Virginia M. Howick, Lori Peacock, Chris Kay, Clare Collett, Wendy Gibson, Mara K.N. Lawniczak
Abstract
Early diverging lineages such as trypanosomes can provide clues to the evolution of sexual
reproduction in eukaryotes. In Trypanosoma brucei, the pathogen that causes Human
African Trypanosomiasis, sexual reproduction occurs during the part of the parasite’s life
cycle in the salivary glands of the insect host, but analysis of the molecular signatures that
define these sexual forms is complicated because they mingle with more numerous,
mitotically-dividing developmental stages. We used single-cell RNA-sequencing (scRNAseq)

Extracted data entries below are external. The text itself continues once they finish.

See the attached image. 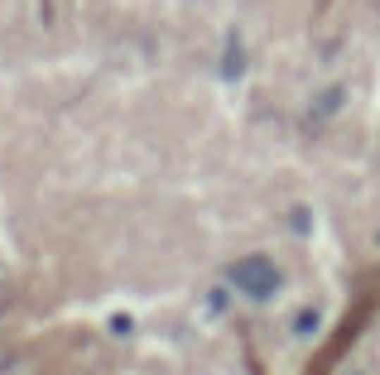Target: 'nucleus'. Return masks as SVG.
<instances>
[{
    "mask_svg": "<svg viewBox=\"0 0 380 375\" xmlns=\"http://www.w3.org/2000/svg\"><path fill=\"white\" fill-rule=\"evenodd\" d=\"M313 327H318V313H299V332H303V337H308Z\"/></svg>",
    "mask_w": 380,
    "mask_h": 375,
    "instance_id": "2",
    "label": "nucleus"
},
{
    "mask_svg": "<svg viewBox=\"0 0 380 375\" xmlns=\"http://www.w3.org/2000/svg\"><path fill=\"white\" fill-rule=\"evenodd\" d=\"M231 284H236V294L265 303V298H274V289H279V269H274L265 255H245V260L231 265Z\"/></svg>",
    "mask_w": 380,
    "mask_h": 375,
    "instance_id": "1",
    "label": "nucleus"
}]
</instances>
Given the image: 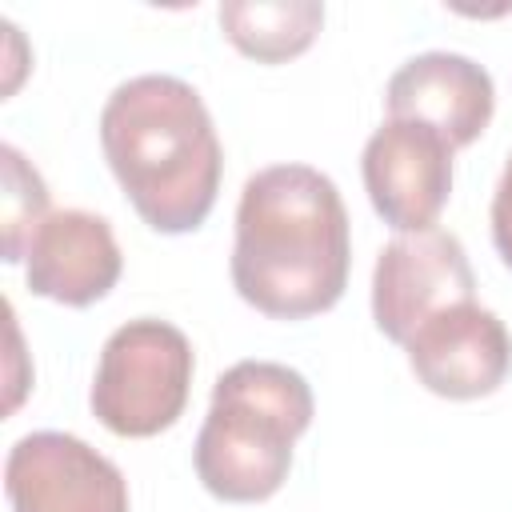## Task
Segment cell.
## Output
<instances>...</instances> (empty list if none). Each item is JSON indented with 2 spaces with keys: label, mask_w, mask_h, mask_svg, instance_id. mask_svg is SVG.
I'll list each match as a JSON object with an SVG mask.
<instances>
[{
  "label": "cell",
  "mask_w": 512,
  "mask_h": 512,
  "mask_svg": "<svg viewBox=\"0 0 512 512\" xmlns=\"http://www.w3.org/2000/svg\"><path fill=\"white\" fill-rule=\"evenodd\" d=\"M352 232L340 188L312 164H272L244 180L236 204L232 284L272 320L328 312L348 288Z\"/></svg>",
  "instance_id": "6da1fadb"
},
{
  "label": "cell",
  "mask_w": 512,
  "mask_h": 512,
  "mask_svg": "<svg viewBox=\"0 0 512 512\" xmlns=\"http://www.w3.org/2000/svg\"><path fill=\"white\" fill-rule=\"evenodd\" d=\"M100 144L136 216L164 236L196 232L220 192L224 152L200 92L164 72L124 80L100 112Z\"/></svg>",
  "instance_id": "7a4b0ae2"
},
{
  "label": "cell",
  "mask_w": 512,
  "mask_h": 512,
  "mask_svg": "<svg viewBox=\"0 0 512 512\" xmlns=\"http://www.w3.org/2000/svg\"><path fill=\"white\" fill-rule=\"evenodd\" d=\"M316 412L308 380L276 360H240L216 388L192 460L204 492L228 504H260L280 492L292 448Z\"/></svg>",
  "instance_id": "3957f363"
},
{
  "label": "cell",
  "mask_w": 512,
  "mask_h": 512,
  "mask_svg": "<svg viewBox=\"0 0 512 512\" xmlns=\"http://www.w3.org/2000/svg\"><path fill=\"white\" fill-rule=\"evenodd\" d=\"M192 372L196 356L188 336L168 320L140 316L104 340L88 404L116 436H160L184 416Z\"/></svg>",
  "instance_id": "277c9868"
},
{
  "label": "cell",
  "mask_w": 512,
  "mask_h": 512,
  "mask_svg": "<svg viewBox=\"0 0 512 512\" xmlns=\"http://www.w3.org/2000/svg\"><path fill=\"white\" fill-rule=\"evenodd\" d=\"M464 300H476V276L452 232H400L380 248L372 268V320L392 344L404 348L428 316Z\"/></svg>",
  "instance_id": "5b68a950"
},
{
  "label": "cell",
  "mask_w": 512,
  "mask_h": 512,
  "mask_svg": "<svg viewBox=\"0 0 512 512\" xmlns=\"http://www.w3.org/2000/svg\"><path fill=\"white\" fill-rule=\"evenodd\" d=\"M452 144L416 120H384L360 156L376 216L400 232L436 228L452 196Z\"/></svg>",
  "instance_id": "8992f818"
},
{
  "label": "cell",
  "mask_w": 512,
  "mask_h": 512,
  "mask_svg": "<svg viewBox=\"0 0 512 512\" xmlns=\"http://www.w3.org/2000/svg\"><path fill=\"white\" fill-rule=\"evenodd\" d=\"M12 512H128L124 472L72 432H28L4 460Z\"/></svg>",
  "instance_id": "52a82bcc"
},
{
  "label": "cell",
  "mask_w": 512,
  "mask_h": 512,
  "mask_svg": "<svg viewBox=\"0 0 512 512\" xmlns=\"http://www.w3.org/2000/svg\"><path fill=\"white\" fill-rule=\"evenodd\" d=\"M412 376L444 400L492 396L512 372V336L504 320L476 304H448L428 316L404 344Z\"/></svg>",
  "instance_id": "ba28073f"
},
{
  "label": "cell",
  "mask_w": 512,
  "mask_h": 512,
  "mask_svg": "<svg viewBox=\"0 0 512 512\" xmlns=\"http://www.w3.org/2000/svg\"><path fill=\"white\" fill-rule=\"evenodd\" d=\"M388 120H416L452 148H468L496 112V88L484 64L460 52H420L404 60L384 88Z\"/></svg>",
  "instance_id": "9c48e42d"
},
{
  "label": "cell",
  "mask_w": 512,
  "mask_h": 512,
  "mask_svg": "<svg viewBox=\"0 0 512 512\" xmlns=\"http://www.w3.org/2000/svg\"><path fill=\"white\" fill-rule=\"evenodd\" d=\"M120 272L124 256L112 236V224L84 208L48 212L24 256L28 288L68 308H88L104 300L116 288Z\"/></svg>",
  "instance_id": "30bf717a"
},
{
  "label": "cell",
  "mask_w": 512,
  "mask_h": 512,
  "mask_svg": "<svg viewBox=\"0 0 512 512\" xmlns=\"http://www.w3.org/2000/svg\"><path fill=\"white\" fill-rule=\"evenodd\" d=\"M224 40L256 64H284L312 48L324 4L316 0H224L220 4Z\"/></svg>",
  "instance_id": "8fae6325"
},
{
  "label": "cell",
  "mask_w": 512,
  "mask_h": 512,
  "mask_svg": "<svg viewBox=\"0 0 512 512\" xmlns=\"http://www.w3.org/2000/svg\"><path fill=\"white\" fill-rule=\"evenodd\" d=\"M0 164H4V192H0V224H4V260L20 264L28 256V244L36 236V228L48 216V188L40 180V172L12 148H0Z\"/></svg>",
  "instance_id": "7c38bea8"
},
{
  "label": "cell",
  "mask_w": 512,
  "mask_h": 512,
  "mask_svg": "<svg viewBox=\"0 0 512 512\" xmlns=\"http://www.w3.org/2000/svg\"><path fill=\"white\" fill-rule=\"evenodd\" d=\"M492 244H496L500 260L512 268V156H508L500 184L492 192Z\"/></svg>",
  "instance_id": "4fadbf2b"
}]
</instances>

to profile 388 individual trypanosomes from midgut, proventriculus, and salivary glands of
infected tsetse flies allowing us to identify tissue-specific cell types. Further investigation of
salivary gland parasite transcriptomes revealed fine-scale changes in gene expression over a
developmental progression from putative sexual forms through metacyclics expressing
variant surface glycoprotein genes via attached epimastigotes. The cluster of cells
potentially containing sexual forms was characterized by high expression of the gamete
fusion protein HAP2, together with an array of surface proteins and several genes of
unknown function. We linked these expression patterns to distinct morphological forms
using immunofluorescence assays and reporter gene expression to demonstrate that the
kinetoplastid-conserved gene Tb927.10.12080 is exclusively expressed at high levels by
meiotic intermediates and gametes. We speculate that this protein, currently of unknown
function, plays a role in gamete formation and/or fusion.